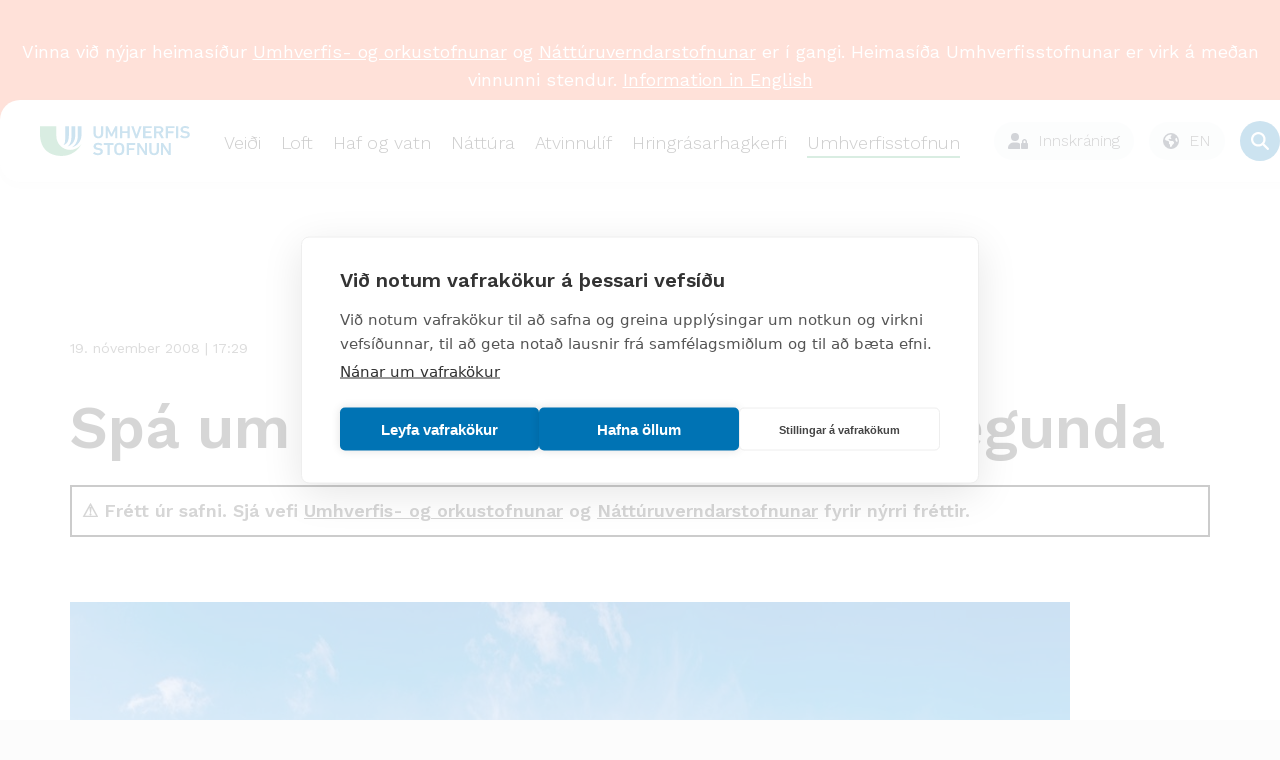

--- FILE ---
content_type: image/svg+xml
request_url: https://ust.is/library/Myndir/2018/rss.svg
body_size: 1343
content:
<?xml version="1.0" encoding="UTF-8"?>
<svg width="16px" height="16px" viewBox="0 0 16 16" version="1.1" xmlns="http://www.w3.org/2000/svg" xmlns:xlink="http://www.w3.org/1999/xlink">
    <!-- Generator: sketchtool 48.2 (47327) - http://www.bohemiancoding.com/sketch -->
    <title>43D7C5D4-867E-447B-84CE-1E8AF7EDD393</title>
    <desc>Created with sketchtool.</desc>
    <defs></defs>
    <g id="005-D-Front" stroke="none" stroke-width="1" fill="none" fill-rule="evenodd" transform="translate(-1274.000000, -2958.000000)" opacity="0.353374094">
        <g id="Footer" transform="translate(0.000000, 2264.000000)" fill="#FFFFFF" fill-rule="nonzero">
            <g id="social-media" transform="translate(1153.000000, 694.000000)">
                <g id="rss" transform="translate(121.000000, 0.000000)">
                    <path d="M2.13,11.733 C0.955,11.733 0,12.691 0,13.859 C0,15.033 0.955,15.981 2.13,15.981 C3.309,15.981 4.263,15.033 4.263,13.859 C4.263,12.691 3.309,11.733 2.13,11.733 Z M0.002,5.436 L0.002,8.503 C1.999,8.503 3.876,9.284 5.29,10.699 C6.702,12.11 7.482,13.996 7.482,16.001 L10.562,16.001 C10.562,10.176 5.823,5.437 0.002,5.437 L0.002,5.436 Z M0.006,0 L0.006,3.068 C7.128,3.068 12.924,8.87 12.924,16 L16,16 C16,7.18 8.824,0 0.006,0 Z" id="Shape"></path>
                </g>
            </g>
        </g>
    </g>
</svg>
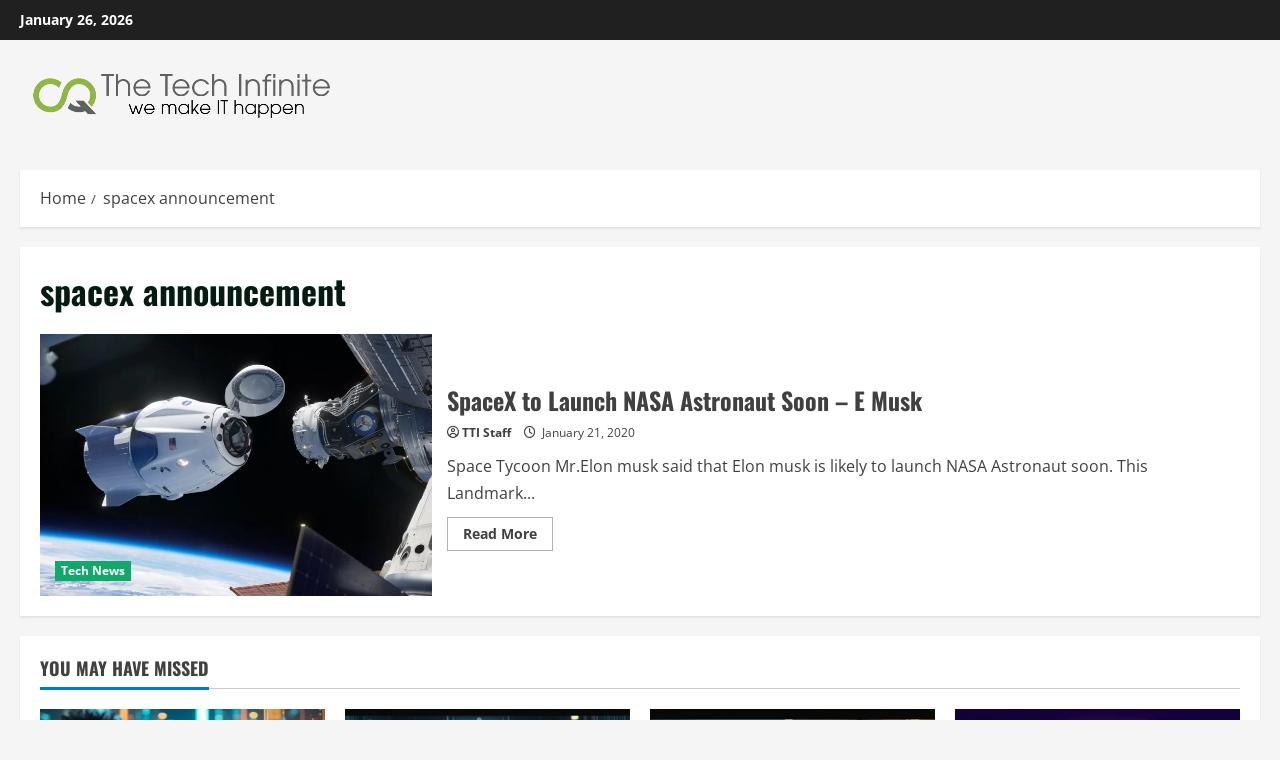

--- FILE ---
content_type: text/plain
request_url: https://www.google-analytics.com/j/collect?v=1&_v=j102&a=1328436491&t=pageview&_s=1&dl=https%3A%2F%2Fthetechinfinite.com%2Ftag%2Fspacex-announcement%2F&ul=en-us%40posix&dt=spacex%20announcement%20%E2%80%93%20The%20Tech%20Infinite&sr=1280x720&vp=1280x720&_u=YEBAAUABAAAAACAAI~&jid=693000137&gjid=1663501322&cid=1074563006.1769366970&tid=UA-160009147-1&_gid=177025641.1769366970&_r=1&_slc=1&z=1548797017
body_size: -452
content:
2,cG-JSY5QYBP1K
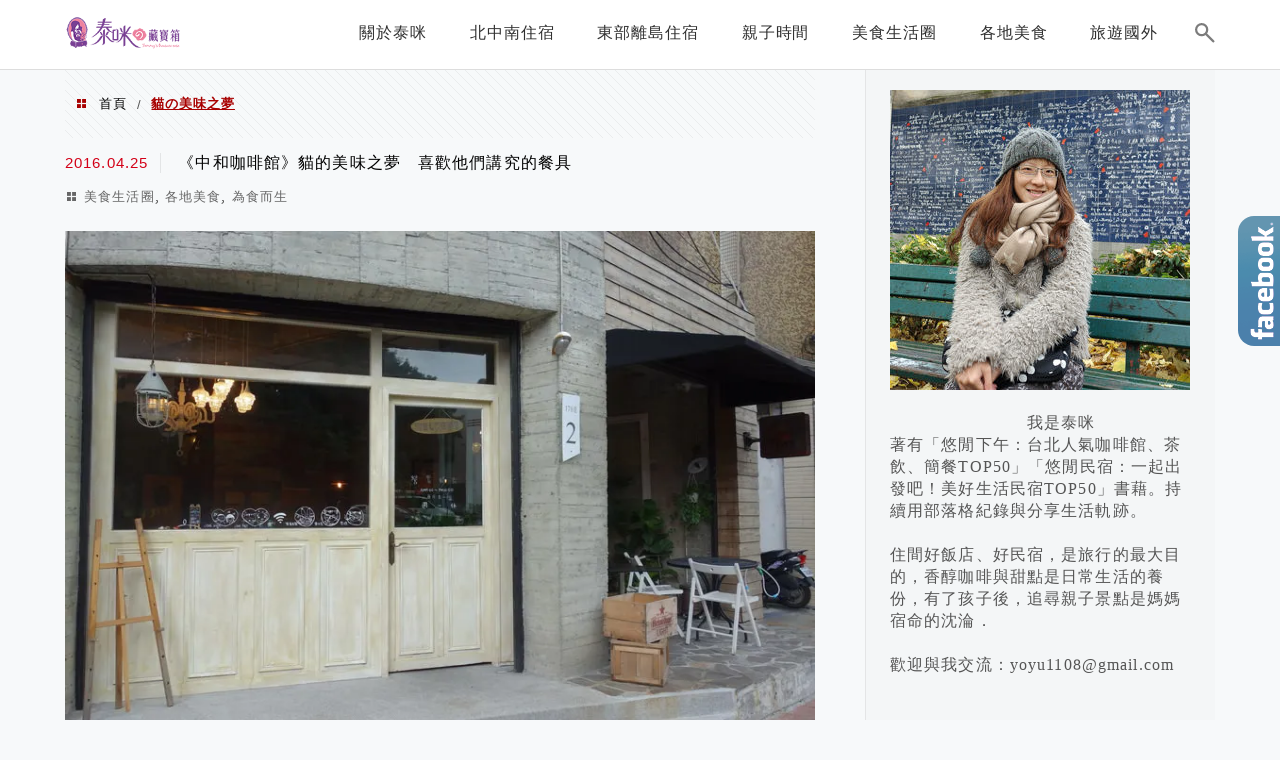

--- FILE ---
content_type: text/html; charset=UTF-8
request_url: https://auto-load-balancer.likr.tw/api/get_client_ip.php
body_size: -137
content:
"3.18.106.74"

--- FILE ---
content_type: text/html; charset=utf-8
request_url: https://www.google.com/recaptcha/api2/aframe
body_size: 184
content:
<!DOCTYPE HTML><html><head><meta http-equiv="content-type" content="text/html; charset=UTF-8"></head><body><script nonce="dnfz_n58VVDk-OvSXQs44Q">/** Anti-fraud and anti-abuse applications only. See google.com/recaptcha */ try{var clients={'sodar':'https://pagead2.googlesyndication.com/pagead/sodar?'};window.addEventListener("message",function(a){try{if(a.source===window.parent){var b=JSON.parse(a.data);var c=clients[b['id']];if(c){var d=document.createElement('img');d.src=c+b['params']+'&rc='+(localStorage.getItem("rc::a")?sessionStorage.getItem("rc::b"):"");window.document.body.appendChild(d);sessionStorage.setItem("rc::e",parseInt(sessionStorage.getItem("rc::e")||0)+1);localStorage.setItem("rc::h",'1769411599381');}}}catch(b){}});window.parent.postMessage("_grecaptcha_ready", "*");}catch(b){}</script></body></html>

══════

## WHAT YOU SHOULD DO
Every line above in which the word "sketchtool" occurs is to be copied.

## ANSWER TO THE PROBLEM
    <!-- Generator: sketchtool 48.2 (47327) - http://www.bohemiancoding.com/sketch -->
    <desc>Created with sketchtool.</desc>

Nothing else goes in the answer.